The current estimate is that if the Companies are liquidated, the process would take approximately two years and Investors will receive the following dividends:
i) HFS 15 a dividend of 37.08 cents in the rand
ii) HFS 16 a dividend of 35.39 cents in the rand
iii) HFS 17 a dividend of 60.01 cents in the rand
iv) HFS 18 a dividend of 60.89 cents in the rand
v) HFS 19 a dividend of 4.01 cents in the rand
vi) HFS 20 a dividend of 3.40 cents in the rand
vii) HFS 21 a dividend of 1.97 cents in the rand
viii) HFS 22 a dividend of 17.61 cents in the rand
However in the event of a successful recovery of 100% of the claims against Bosman & Visser the estimated liquidation scenario would be as follows:
ix) HFS 19 a dividend of 74.50 cents in the rand
x) HFS 20 a dividend of 73.90 cents in the rand
xi) HFS 21 a dividend of 72.77 cents in the rand
xii) HFS 22 a dividend of 88.28 cents in the rand
This scenario will require complete success with all litigation and will take at least 5 to 7 years taking into consideration the time that it takes to be successful with litigation of this nature to the Highest Court of Appeal.
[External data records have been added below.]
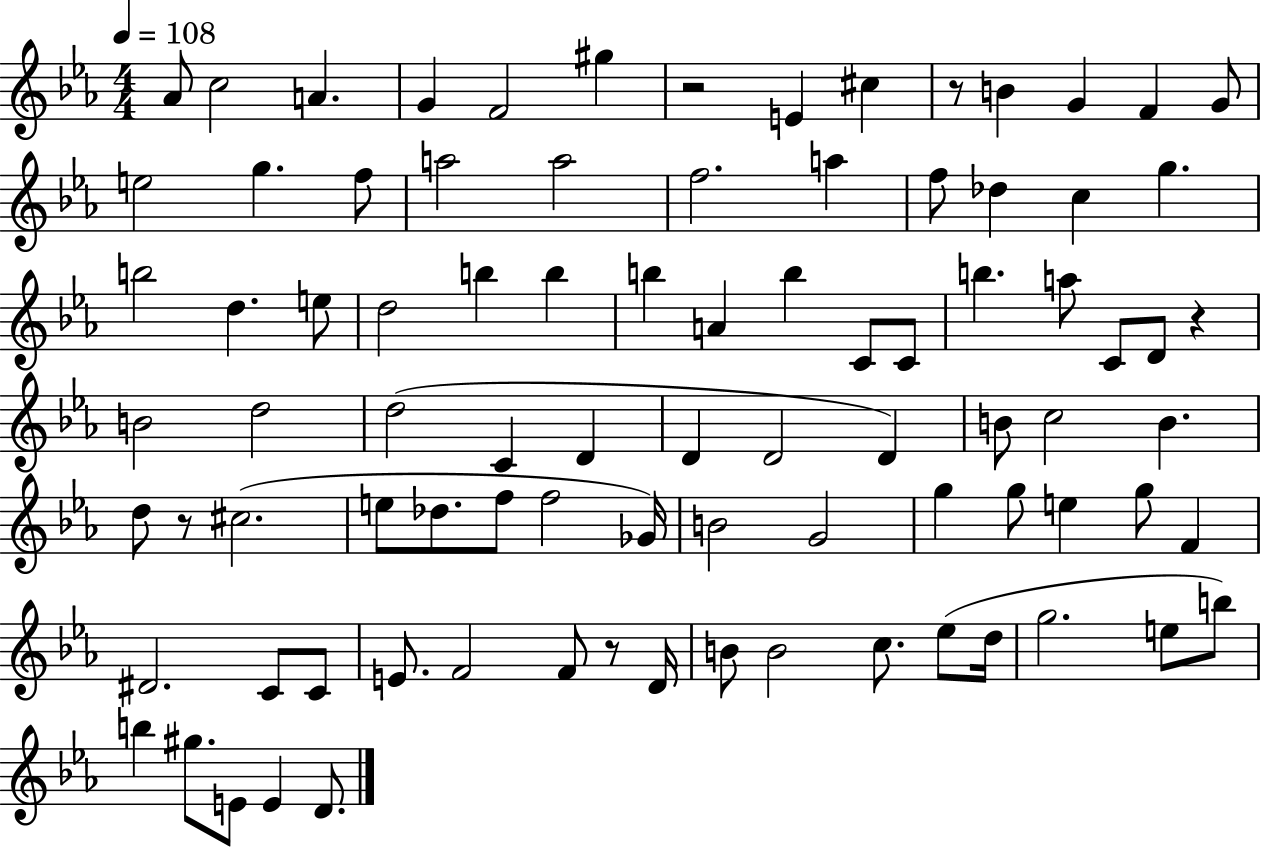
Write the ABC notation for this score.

X:1
T:Untitled
M:4/4
L:1/4
K:Eb
_A/2 c2 A G F2 ^g z2 E ^c z/2 B G F G/2 e2 g f/2 a2 a2 f2 a f/2 _d c g b2 d e/2 d2 b b b A b C/2 C/2 b a/2 C/2 D/2 z B2 d2 d2 C D D D2 D B/2 c2 B d/2 z/2 ^c2 e/2 _d/2 f/2 f2 _G/4 B2 G2 g g/2 e g/2 F ^D2 C/2 C/2 E/2 F2 F/2 z/2 D/4 B/2 B2 c/2 _e/2 d/4 g2 e/2 b/2 b ^g/2 E/2 E D/2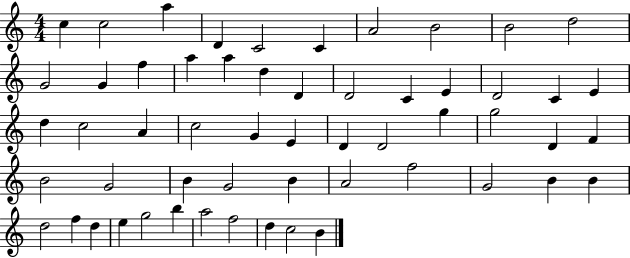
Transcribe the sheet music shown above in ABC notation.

X:1
T:Untitled
M:4/4
L:1/4
K:C
c c2 a D C2 C A2 B2 B2 d2 G2 G f a a d D D2 C E D2 C E d c2 A c2 G E D D2 g g2 D F B2 G2 B G2 B A2 f2 G2 B B d2 f d e g2 b a2 f2 d c2 B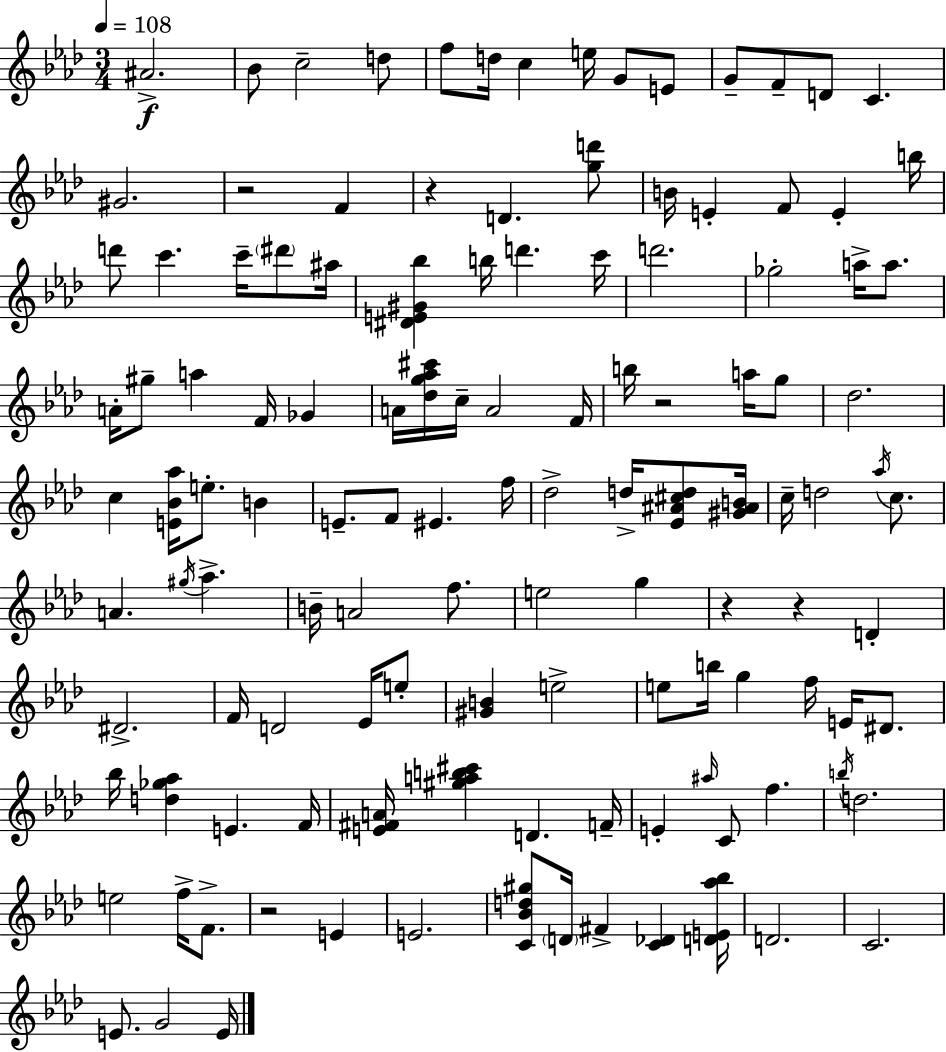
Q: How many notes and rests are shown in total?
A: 123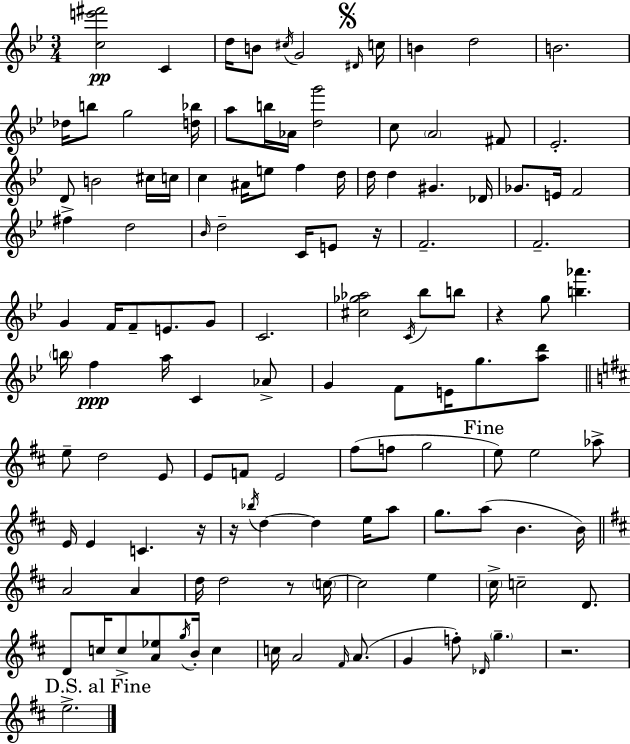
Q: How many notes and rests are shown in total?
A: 125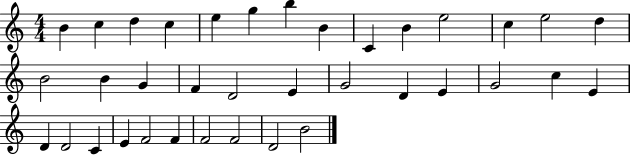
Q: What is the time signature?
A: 4/4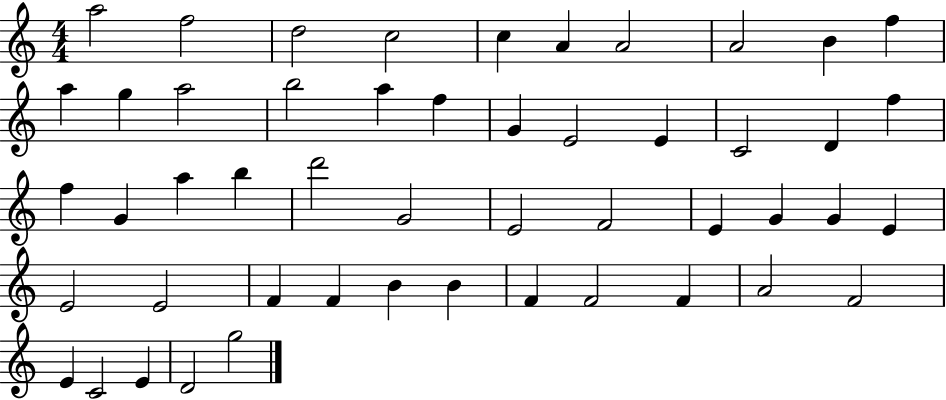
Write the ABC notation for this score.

X:1
T:Untitled
M:4/4
L:1/4
K:C
a2 f2 d2 c2 c A A2 A2 B f a g a2 b2 a f G E2 E C2 D f f G a b d'2 G2 E2 F2 E G G E E2 E2 F F B B F F2 F A2 F2 E C2 E D2 g2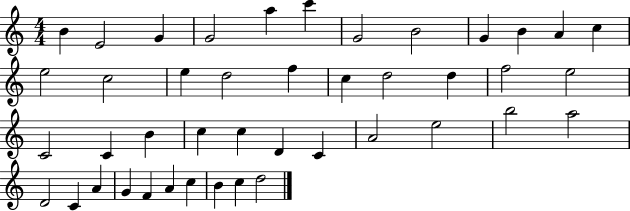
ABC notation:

X:1
T:Untitled
M:4/4
L:1/4
K:C
B E2 G G2 a c' G2 B2 G B A c e2 c2 e d2 f c d2 d f2 e2 C2 C B c c D C A2 e2 b2 a2 D2 C A G F A c B c d2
The choice that every investor will have to consider is: To vote in favor of, or against the Orthotouch transaction.
In favour of:
The current Orthotouch transaction has been improved from the original agreement initiated in March 2011. It is definitely not the first prize for investors, but under the current circumstances the best option available, given the fact that most of the investors are retired and dependent on the income of their capital to pay their monthly expenses.
It will give the investors a second chance to recover their capital at the end of a five years term. We must accept that the only way to create a win, win scenario is to negotiate an agreement that is possible to achieve.
If the parties to this agreement do not deliver on the agreed conditions of Orthotouch, the investors will still have the option to litigate. At this stage the best options seems to be to manage this process over the next five years and at least stand a change to recover losses and repay investors in full.
Litigation is a costly exercise not even to mention the time it will take to recover investor’s capital. It will mean that investors will no longer receive monthly interest payments and have no guarantee as to the ultimate recovery of their capital.